La précarité c’est le résultat d’un système économique qui fabrique de la pauvreté.

Face à un gouvernement de plus en plus sourd à nos revendications plutôt que de s’opposer les uns aux autres, on s’est serré les coudes pour avancer sur un front ensemble. Je trouve que ça fonctionne bien. On a pu mettre ensemble nos regards et nos expertises. Et depuis la crise [Covid] évidemment cette « solidarisation » des combats a encore pris un plus grand essor.

Je ne dis pas que l’on parvient mieux à se faire entendre car on est quand même sur un terrain politiquement qui pose beaucoup de questions et fait beaucoup de débats. Mais à la fois sur la crise sociale, la crise écologique, la crise économique, la crise migratoire, l’accès à nos services, la préoccupation pour que nos services soient plus accessibles, la question de la santé, la question des hôpitaux…en fait c’est probablement tous les acteurs qui partagent autre chose que le gain économique. Qui partage ce souci de l’humain et encore plus quand il est fragile. Encore plus quand il est invisible.

Quand des personnes précaires servent dans notre société à montrer que si on ne se bouge pas assez, voilà ce qui va vous arriver. C’est Patrick Declerck qui est un auteur que j’aime beaucoup qui dit : « C’est la fonction d’un sans-abri. Quand vous partez au boulot tous les matins – même si vous luttez [déjà]- que vous vous rappeliez chaque jour que si vous décrochez, voilà ce qui risque de vous arriver. »
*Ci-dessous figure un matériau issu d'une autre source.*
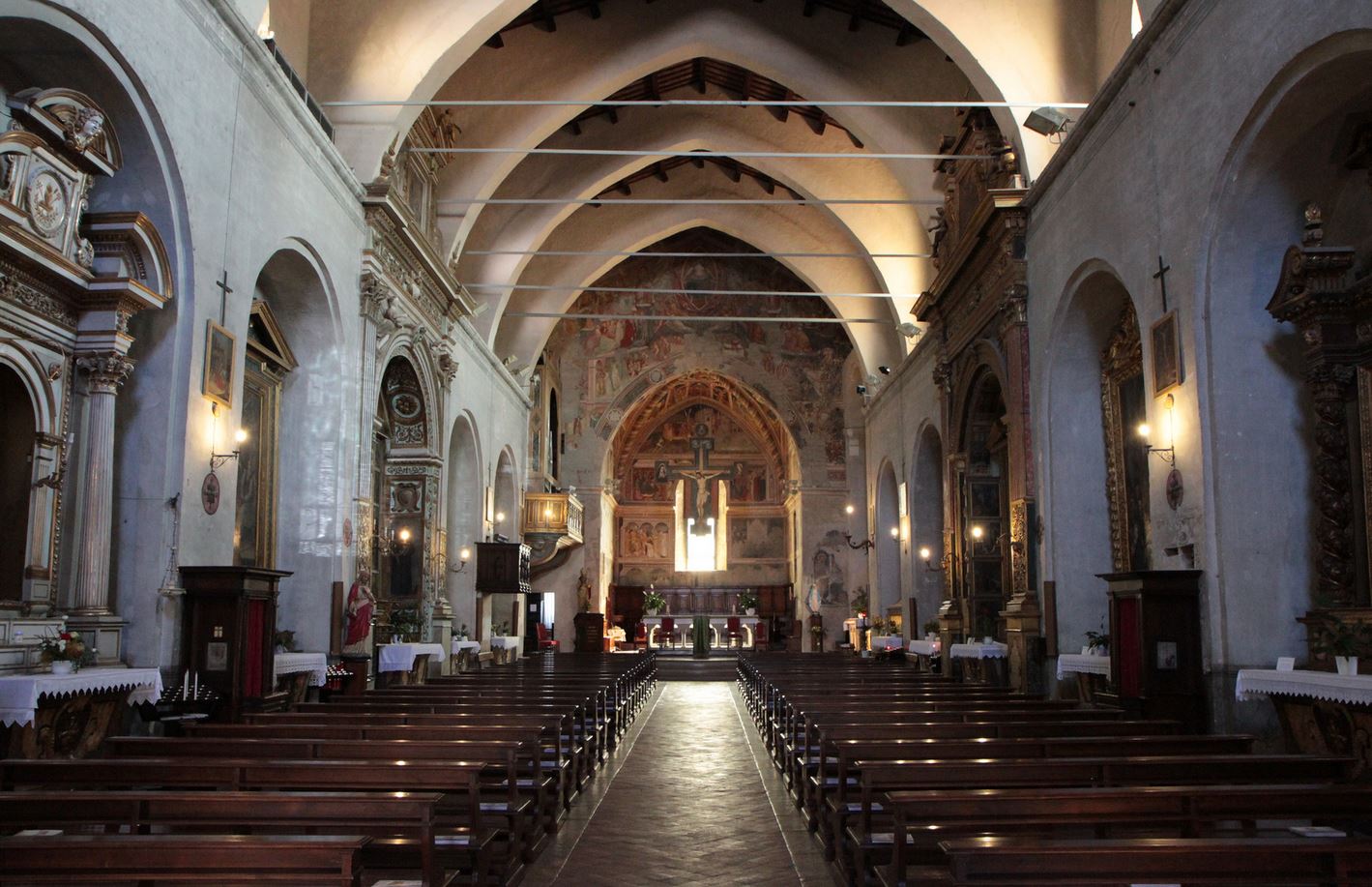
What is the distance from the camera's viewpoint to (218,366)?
9336mm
On est dans une société où il n’y a pas d’emploi pour tout le monde, mais le fait qu’il y ait beaucoup de monde à l’arrêt de bus, oblige les personnes – même si elles sont très mal installées dans le bus – à y rester. Tout ça, a une fonction et est assez terrible parce que l’on voit aujourd’hui – les travailleurs sociaux témoignent beaucoup de ça – des personnes qui se sentent coupables de leur précarité. Qui se sentent « surnuméraires » c’est un concept de [Robert] Castel qui dit que dans la société, il y a des surnuméraires. Ça veut dire des gens totalement inutiles. Ceux qui sont éjectés du système, qui sont totalement inutiles en termes de productivité et à qui on fait ressentir sans cesse qu’ils sont surnuméraires. Jusqu’au jour où eux-mêmes se sentent surnuméraires.
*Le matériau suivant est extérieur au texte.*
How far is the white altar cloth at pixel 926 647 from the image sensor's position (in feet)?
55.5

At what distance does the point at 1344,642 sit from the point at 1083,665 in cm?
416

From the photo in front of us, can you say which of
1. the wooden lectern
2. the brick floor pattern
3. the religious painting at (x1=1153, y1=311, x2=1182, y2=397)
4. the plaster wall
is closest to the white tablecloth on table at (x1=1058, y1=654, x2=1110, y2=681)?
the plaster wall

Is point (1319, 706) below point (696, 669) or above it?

Je trouve que c’est assez terrifiant comment une idéologie politique néolibérale et toute cette idéologie de l’État social actif – les gens doivent se bouger, si tu bouges, tu trouveras – a percolé à tous les étages jusqu’aux gens eux-mêmes qui finissent par tenir des discours de soit se culpabiliser, soit de culpabiliser la personne sur la chaise voisine de la salle d’attente du service social en disant : « Vous savez, moi je ne suis pas comme eux. » « Eux », on les a tellement stigmatisés et avec cette crise, on voit de manière évidente qu’il y a toute une série de personnes qui vont aller rejoindre les rangs de ces « surnuméraires  » parce que la crise économique est là, qu’il y aura encore moins de boulot si on ne change pas la dynamique du marché de l’emploi.
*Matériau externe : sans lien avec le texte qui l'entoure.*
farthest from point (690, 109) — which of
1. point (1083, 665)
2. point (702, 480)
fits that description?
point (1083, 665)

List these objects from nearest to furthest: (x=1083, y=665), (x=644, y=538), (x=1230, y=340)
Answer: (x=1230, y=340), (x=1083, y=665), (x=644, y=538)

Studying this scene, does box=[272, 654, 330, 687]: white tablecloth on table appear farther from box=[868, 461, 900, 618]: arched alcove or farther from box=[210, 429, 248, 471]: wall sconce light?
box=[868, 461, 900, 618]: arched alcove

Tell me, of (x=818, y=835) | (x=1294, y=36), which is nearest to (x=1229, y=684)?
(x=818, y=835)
Ça veut dire que l’on continue la dégressivité du chômage. On va continuer avec des contrats d’intégration sociale dans les CPAS où les personnes doivent montrer leur motivation à sortir de leur précarité. Je trouve ça effarant.

Le social, pour une série de politiciens qui connaisse peu ces matières, ça reste de la charité.

Moi, ça fait des années que je travaille dans le secteur et je passe mon temps à discuter avec des travailleurs sociaux, avec des travailleurs de terrain, avec des psys, des psychiatres, des gens avec qui on partage énormément de valeurs. Mon étonnement a aussi été lié au fait que pour moi par exemple je vivais comme une évidence que tout le monde était indigné des longues files qu’on a vues tout au long de la crise pour aller chercher un colis alimentaire, ben, je me suis rendue compte que cette indignation n’était pas partagée par l’ensemble des politiques autour de la table.

On n’étale pas sa pauvreté comme on étale sa richesse. La pauvreté se cache là où la richesse ouvre tout grand les poumons.

La précarité crée de la violence et de l’insécurité. Pas parce que les gens précaires sont nés violents, mais parce qu’ils ont subi tellement de violences qu’à un moment donné, c’est difficile de ne pas rendre cette violence.